I'm feeling the need to document something about the past few days. Hmm... What to remember and what to forget? Well, our visit to the Post Ranch Inn in Big Sur was really nice. Our cottage was perched on the edge of a cliff overlooking the Pacific Ocean. It was incredible. The service was excellent, the food was great. We loved everything about the place: the serenity hot pool overlooking the ocean, the exercise room, the spa, the trail to the restaurant that wound through a redwood grove, the ice chests placed periodically on the path that held bottled water, the intimacy and privacy of the grounds, the lack of electronic media including computers and televisions, the constant sound that is the ocean beating in the distance, the sunlight and the perfect weather and the light breeze, the pool and how we had lunch delivered while we sat under an umbrella reading. It was Paradise on Earth and we were lucky enough to experience it for a couple of days.

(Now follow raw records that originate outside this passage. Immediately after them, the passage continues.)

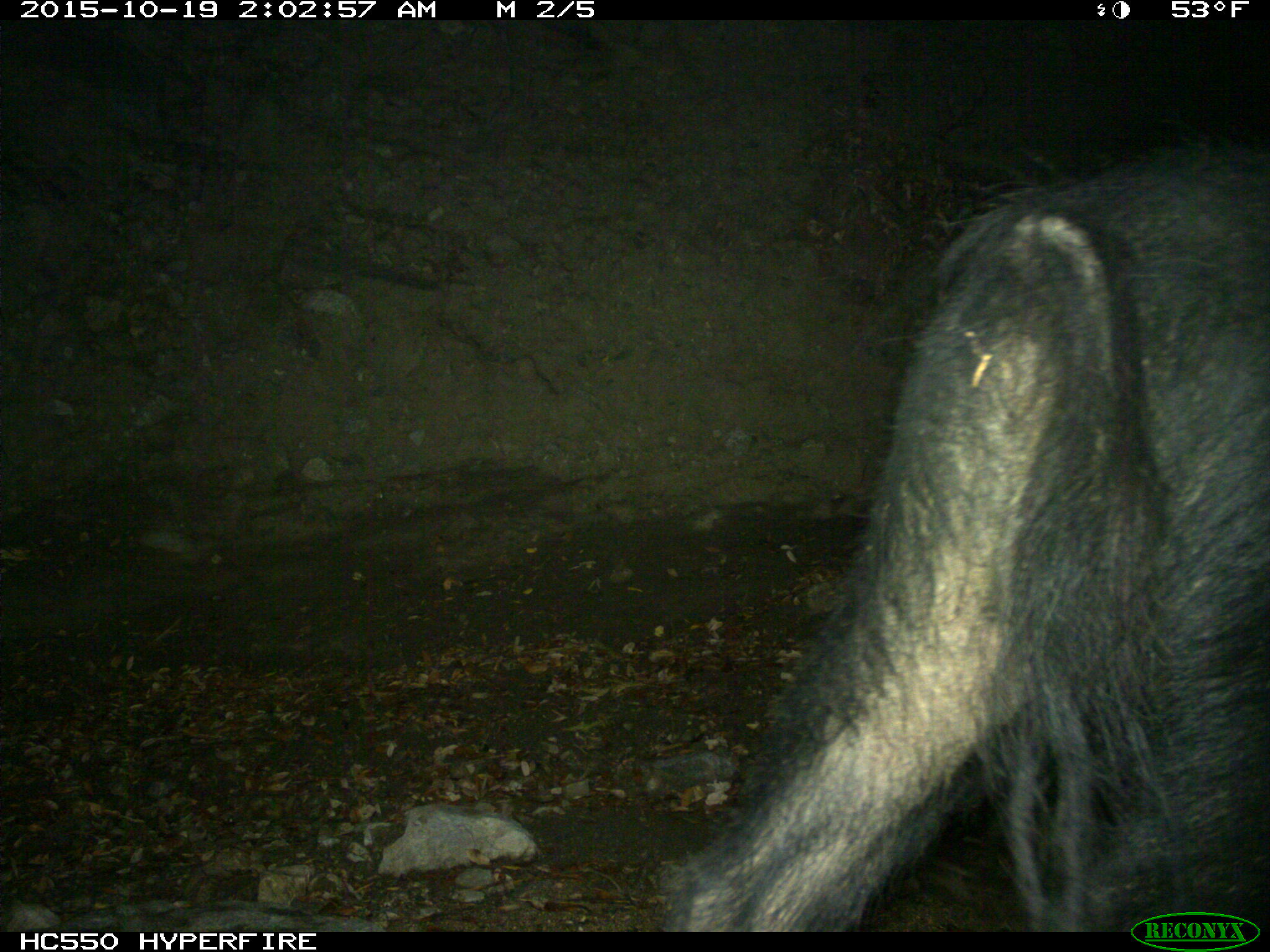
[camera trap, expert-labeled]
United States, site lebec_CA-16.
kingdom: Animalia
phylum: Chordata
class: Mammalia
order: Artiodactyla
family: Suidae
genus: Sus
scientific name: Sus scrofa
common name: wild boar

I needed the break but it unfortunately wasn't enough. Not sure exactly what would constitute enough or if the foul mood I've been in for weeks is here to stay forever. As I approach the anniversary of being five months sober, I would have to describe my overall state of mind as completely miserable
. Oh, maybe that's not 100% true. Maybe I'm completely miserable about 50% of the time and totally happy the other 50%. And maybe that's normal. After all, who is happy 100% of the time? In that case I would have to describe my overall state of mind as moderately miserable with occasional light showers
The kids are in bed now and the house is quiet. I can hear the trees outside moving in the wind. Maybe I'll find something wonderful on the Internet that will cause my mood to shift. If not, there's always tomorrow.